*Lo que se pide*:
¿Concuerdan con el sermón estas afirmaciones? (a) La Iglesia pretendió ser una sociedad de santos. (b) La Iglesia canoniza a los pocos que realmente son santos. (c) Una de las quejas citadas es que los curas andan siempre metidos en política. Responde sí o no a cada una y cita literalmente las palabras del sermón que lo deciden.

*Fragmento del texto*:
****************

Sermón
Cuántas veces uno escucha aquello de “¿Católico? ¿Cómo quiere que sea católico? ¿No conoce Vd. a los curas? Chinches, irascibles, avaros, poco piadosos, interesados en cobrar los casamientos, vagos, maleducados ”. O “ siempre metidos en política ”, de izquierda o de derecha. O peores cosas sobre sus vidas privadas –y todos conocemos al respecto alguna historia real-. O, también, “ Mire, yo desde chica he ido a colegio religioso y lo único que he recibido de las monjas han sido malos ejemplos ”. O, si no, aquello de que “¿Para qué quiere que vaya a Misa, si los que van a Misa muchas veces son peores que los que no lo hacen? ”
Y uno ¿qué contesta? Claro, podría contestar: “Bueno, Vd. ha conocido sacerdotes o monjas malas ” o “Se dicen muchas calumnias sobre ellos, pero, fíjese que la mayoría es gente buena”. Podría decir también: “Los que van a Misa y son malos, no es culpa de la Misa, es a pesar de ella. Serían peores si no la frecuentaran”.
Pero, en realidad, lo que hay que contestar es: “Mire, Vd. no ha entendido nada de lo que es el cristianismo. La Iglesia nunca pretendió ser una sociedad de ‘santos'. Tanto es así que a los pocos que realmente aparecen que lo son, con gran bambolla, la Iglesia los canoniza, los proclama, les hace estatuas y les pone una aureola en la cabeza”
No. Dios nos libre de pensar que los católicos seamos santos de peana. Todos los que estamos aquí presentes, salvo algún neofariseo, sabemos perfectamente qué lejos estamos de ser buenos cristianos.

****************

*Sección de datos*:
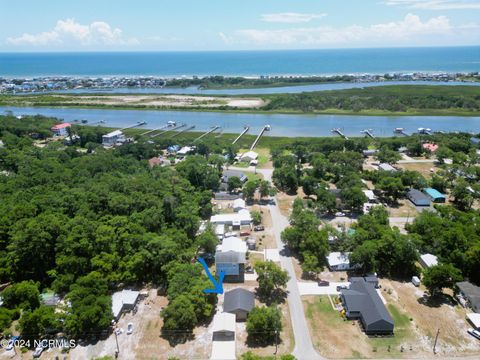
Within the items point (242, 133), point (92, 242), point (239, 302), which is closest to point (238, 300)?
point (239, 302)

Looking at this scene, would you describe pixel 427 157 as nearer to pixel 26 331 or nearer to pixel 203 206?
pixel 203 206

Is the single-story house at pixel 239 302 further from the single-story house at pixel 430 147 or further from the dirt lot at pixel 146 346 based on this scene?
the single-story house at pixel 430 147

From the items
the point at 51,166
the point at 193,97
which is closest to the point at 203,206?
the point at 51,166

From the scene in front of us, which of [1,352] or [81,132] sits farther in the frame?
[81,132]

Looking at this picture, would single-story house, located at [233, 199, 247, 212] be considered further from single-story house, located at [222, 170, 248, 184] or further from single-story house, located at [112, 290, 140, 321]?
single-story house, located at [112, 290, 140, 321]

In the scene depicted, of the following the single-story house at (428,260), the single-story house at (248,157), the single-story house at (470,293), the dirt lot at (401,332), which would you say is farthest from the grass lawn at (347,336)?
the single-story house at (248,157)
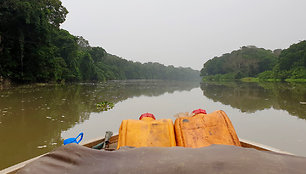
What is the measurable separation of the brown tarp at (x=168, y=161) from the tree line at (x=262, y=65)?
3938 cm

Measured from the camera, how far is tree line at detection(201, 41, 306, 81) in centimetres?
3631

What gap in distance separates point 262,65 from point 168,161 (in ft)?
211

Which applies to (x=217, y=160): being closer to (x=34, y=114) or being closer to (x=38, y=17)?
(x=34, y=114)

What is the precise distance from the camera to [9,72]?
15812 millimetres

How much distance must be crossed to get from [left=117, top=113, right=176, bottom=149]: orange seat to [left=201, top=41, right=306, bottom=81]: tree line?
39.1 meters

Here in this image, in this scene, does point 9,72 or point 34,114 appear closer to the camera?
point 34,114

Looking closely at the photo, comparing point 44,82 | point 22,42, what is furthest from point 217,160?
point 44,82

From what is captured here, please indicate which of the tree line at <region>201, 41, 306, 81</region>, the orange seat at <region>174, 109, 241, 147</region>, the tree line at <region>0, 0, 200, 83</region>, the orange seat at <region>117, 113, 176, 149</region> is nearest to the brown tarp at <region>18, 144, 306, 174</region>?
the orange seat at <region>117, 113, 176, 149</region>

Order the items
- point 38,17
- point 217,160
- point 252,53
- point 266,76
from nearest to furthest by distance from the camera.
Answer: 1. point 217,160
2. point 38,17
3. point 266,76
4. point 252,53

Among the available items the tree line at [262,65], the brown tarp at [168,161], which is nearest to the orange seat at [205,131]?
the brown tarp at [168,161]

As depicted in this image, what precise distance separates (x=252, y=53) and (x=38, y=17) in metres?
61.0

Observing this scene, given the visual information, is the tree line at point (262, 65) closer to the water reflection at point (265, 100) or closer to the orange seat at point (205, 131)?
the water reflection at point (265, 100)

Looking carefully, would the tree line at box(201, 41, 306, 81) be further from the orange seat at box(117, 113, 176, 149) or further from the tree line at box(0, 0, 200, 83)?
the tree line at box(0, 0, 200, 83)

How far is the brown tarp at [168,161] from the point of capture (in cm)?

****************

*Respuesta*:
(a) No: «La Iglesia nunca pretendió ser una sociedad de ‘santos'».
(b) Sí: «a los pocos que realmente aparecen que lo son, con gran bambolla, la Iglesia los canoniza».
(c) Sí: «siempre metidos en política».